**** Aangeleverde tekst ****

Dinsdag 3 October Eindelijk op de vlucht
5 uur op. Aangekleed was je al. Iedereen sleepte, pakte in. Af en toe, als een granaat insloeg, holde alles naar de kelder. René en Jos bleven thuis, die zouden ’t vee en alles blijven verzorgen. Gert Lamers kwam afscheid nemen, hij was erg droevig, geen wonder, drie zusters dood, een zwager, neefje en nog gewonden.
Voor mij liepen Stien en Mia met de kinderwagen. Ik moest Tante Lies en Oom Willem, die dien nacht op het klooster geslapen hadden waarschuwen en Pater Meyer zeggen dat zijn jas nog bij ons hing. Een  Frater zei dat hij de gehele nacht geholpen had met gewonden en nu even rustte.
Huissen zag er verschrikkelijk uit, de straat vol puin, al die vernielde huizen en geen mens op straat.. We moesten door Huissen, over de dijk lagen bomen. Overal kwamen mensen met kinderen uit de polder, daar hadden ze de nacht doorgebracht. Door de tanks was op sommige plaatsen de weg heel erg slecht.
In Arnhem Zuid zag je weer tekens van de strijd, zoals dode paarden langs de weg, die heel erg naar roken. Ook waren verschillende straten weggebrand en gebombardeerd. De Duitsers waren aan ’t plunderen. Ons kreupel paard trok best. Op de brug reden de Duitsers nog. Toen we midden op de brug waren, kwam er een grote Tigertank aan, de brug onder ons trilde en beefde en een lawaai, dat horen en zien je verging. Vanaf de brug zag je overal punten en masten van opgeblazen schepen.
De prachtige “Wilhelmina” lag ook doormidden.

Op de brug aan de Arnhemse kant lag het vol uitgebrande en gebombardeerde auto’s, tanks. De huizen langs de brug allemaal hetzelfde lot, tot en met het Buitensingel. Je kwam er geen mens tegen, alleen Duitsers. Een uitgestorven stad. Even buiten Arnhem kwamen de Tommies weer laag over. Een spervuur werd geopend en de schrik sloeg ons om ’t hart. Stien zat al achter een hek.

In Velp was alles gewoon, je kwam er van bij, mensen liepen op straat, je zag een melkboer. Gelopen tot Rheden, toen een eindje gefietst tot Dieren. Het was slecht weer, gehele tijd regen. We kwamen veel Duitsers tegen: langs de IJssel zag het zwart van mensen, die aan de linie moesten werken. We reden allen met witte vlagjes, het teken van evacués. In Zutphen bracht ons een Rode Kruisman bij een boer, daar konden we in ’t stro slapen.

**** Getoond materiaal ****

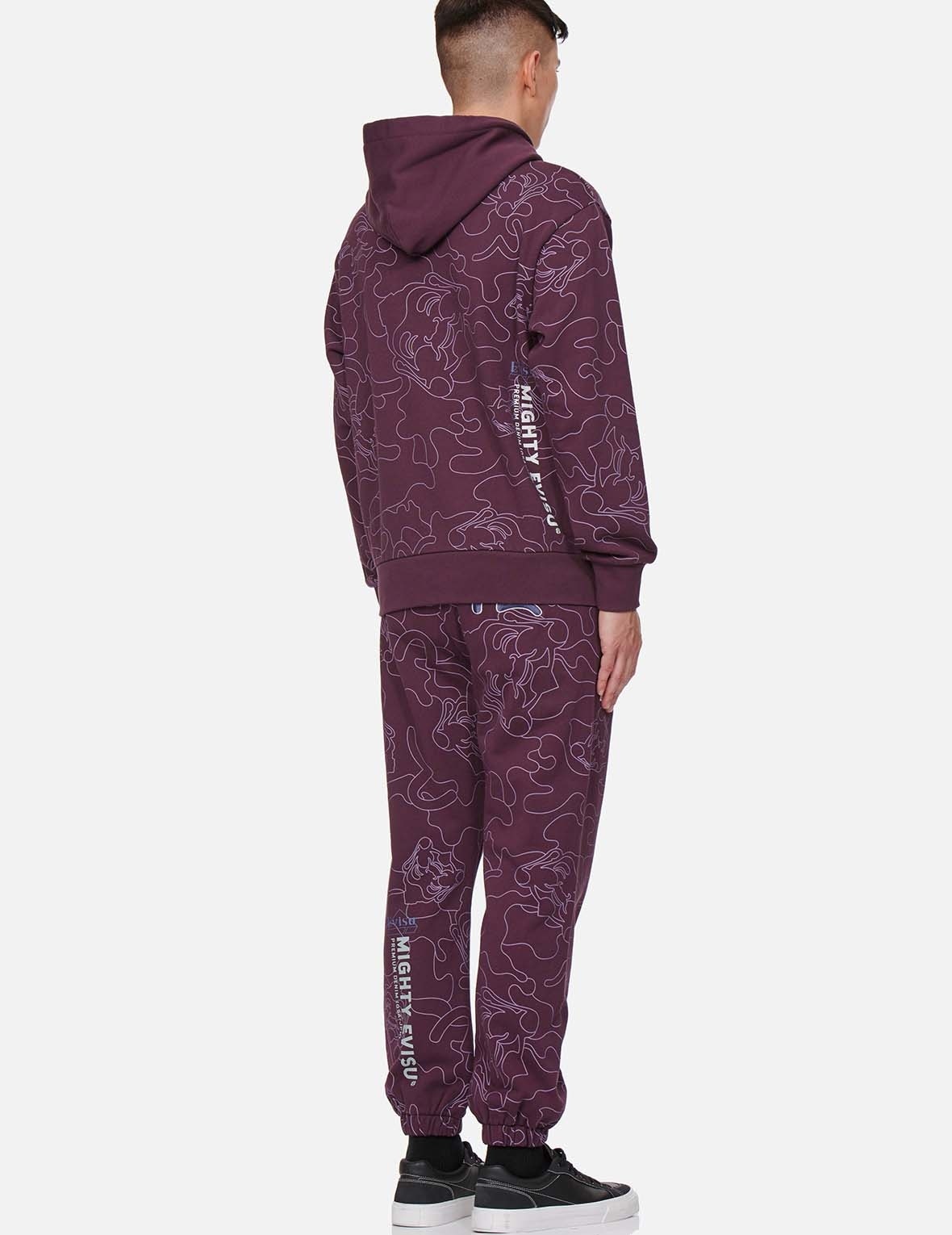 ALLOVER LINEAR CAMOUFLAGE PRINT SWEATPANTS - 5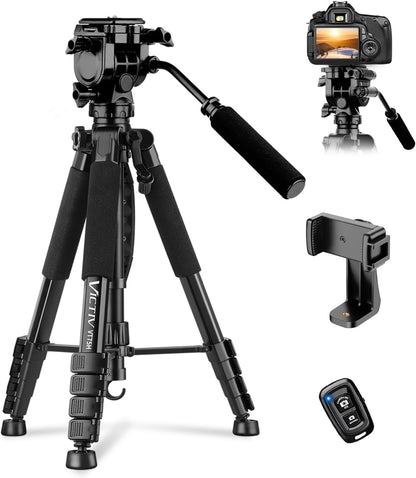 Victiv Tripod 74-Camera-Tripod for Cell Phone, Aluminum Professional Heavy Duty Camera Tripod Stand, Tripod for Camera DSLR SLR with Carry Bag, Compatible with Canon Nikon iPhone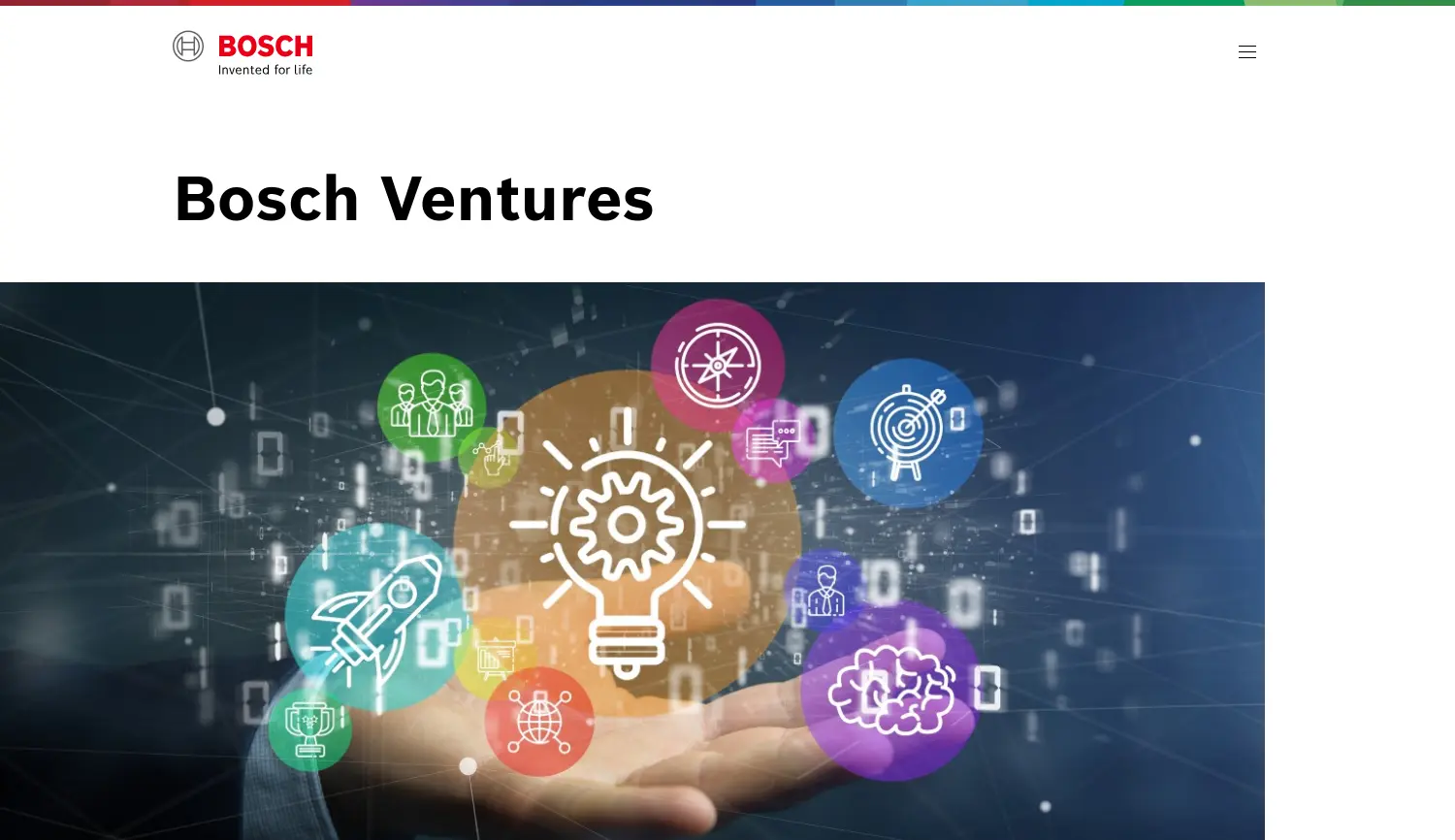 Website der Firma Robert Bosch Venture Capital GmbH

****

• **Opdrachten**
1 - Wie bleven volgens het dagboekfragment over de evacuatie thuis om het vee te verzorgen?
2 - Pak het dagboekfragment over de evacuatie weer op en schrijf het verder na de laatste zin.

• **Verwachte antwoorden**
1 - René en Jos.

2 -
Woensdag 4 October
We trokken verder naar Nijverdal. Ik kon niet ver lopen, want mijn schoen was doormidden gebroken. Onderweg nog last gehad van fietsen vorderen, een omweg gemaakt en zo de dans ontsprongen. We kwamen in Nijverdal bij Van de Wilk. Daar kregen we lekkere koffie, dat smaakte ons best. We sliepen naast Van de Wilk in een prachtig huis. ’t Paard had onderweg nog even kuren gehad, het wilde niet vooruit; we schrokken allen erg. Moeke was erg moe. Dien nacht steeds een Engels vliegtuig, griezelig, ook bommen gevallen. De volgende morgen  vertrokken we om ongeveer 8 uur.

Donderdag 5 October
Ma en Tante Anna verdwalen, maar komen toch goed terecht ten leste. Dien dag met Henkie, tevens zijn moeder en zuster, de gehele dag gelopen; ongeveer 45 km. Onderweg toch nog wel gelachen. Jan heeft ook haast helemaal meegelopen, maar had last van een spijker in z’n schoen. Mijn schoenen waren in Nijverdal gelukkig gemaakt. ’s Avonds in ’t donker kwam Coevorden in zicht. We kwamen nog Duitsers tegen, die ons vroegen, waar we vandaan kwamen, enz. Ze waren erg nieuwsgierig. We kwamen kwart voor 8 binnen, om acht uur moest iedereen binnen zijn.
Tante Anna, Papa, Bertus, Wim, Tante Lies en Oom Willem bleven in Hardenberg bezig met het paard, dat niet verder kon komen. ’s Nachts geslapen bij Sluyters met Anny Martens.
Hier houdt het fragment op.